As a group (work, family,...), you produce an Aperture library on your computer.
Others (spouse, coworker...) in the group now want to access and edit this library from other computers.
Put the library file in a folder that is accessible to other computers and set permissions so that it can be accessed/edited by other users. You also need to be certain that only one person is editing the file at any given time – the software isn't designed as a shared database and I don't know what, if any, protections it provides against this scenario.
You can also use referenced images instead of managed and put those images in a shared space. However, other users will only have access to the master images and you will want to beware of external edits that are destructive to those master files. Changes to that file hierarchy itself (file moves, renames, etc) made outside of Aperture will result in broken links and you'll have to relocate the images from inside Aperture. . I prefer the simplicity, security and beauty of a managed library.
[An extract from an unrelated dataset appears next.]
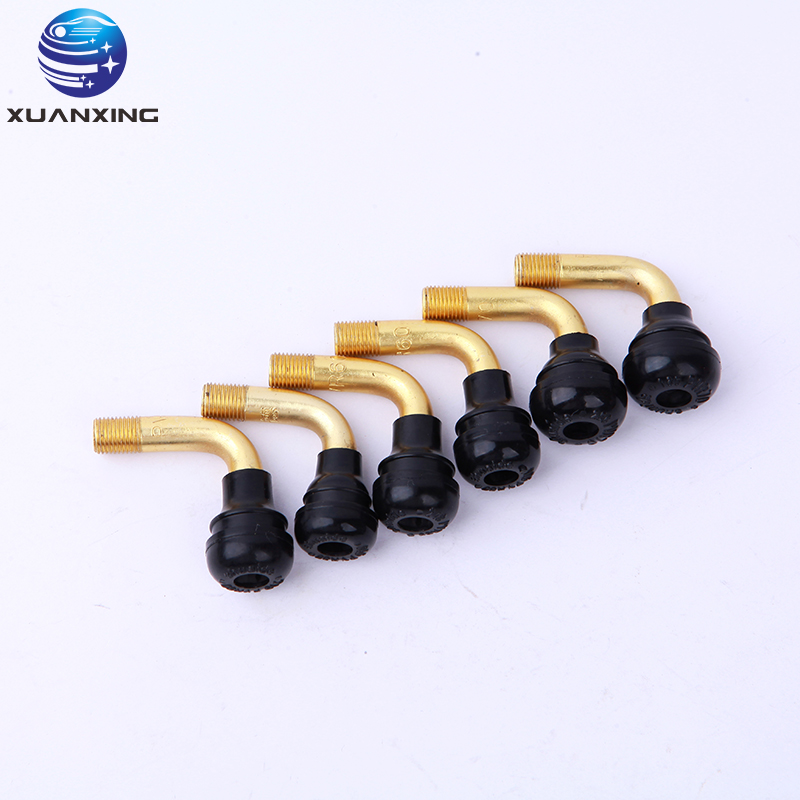 100PCS PVR70 PVR40 PVR50 PVR60 - Tubeless Valve Core บทวิจารณ์และราคา
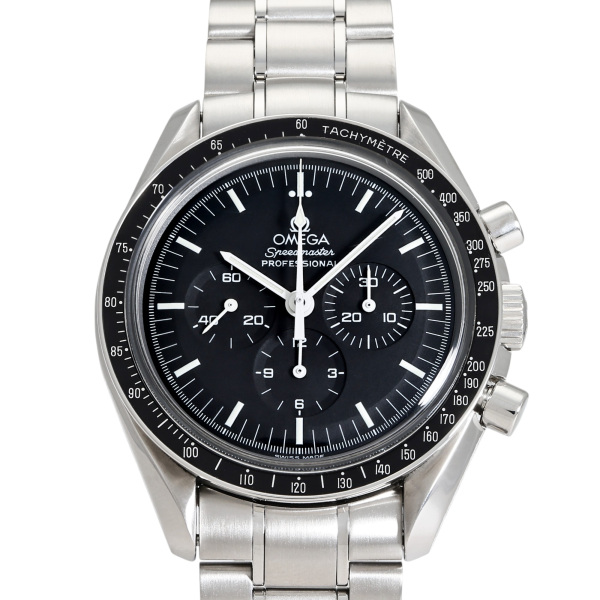 オメガ OMEGA スピードマスター ピンバッジ 50周年記念 非売品 OMEGA オメガ スピードマスター50周年記念ピンバッジ ノベルティ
In what way is this lock-in? It's a simple case of access to a database file. Granted the file — a sparse bundle containing images, metadata and edit instructions in which your master images are stored in their original format — is proprietary to Aperture but the master files remain available should you lose Aperture for some reason.
Accessing the files contained within the Aperture Library package using a right (control)-click
Inside the library bundle your master images are filed, hierarchically by import date, in their original format. They can be copied out as you wish.
I fail to see this as an example of Apple forcing the eco system on you. You are not forced to use Aperture if you don't like it's features and limitations and departure is a simple export (of versions and masters) or "unbundling" of the library file (masters only) away.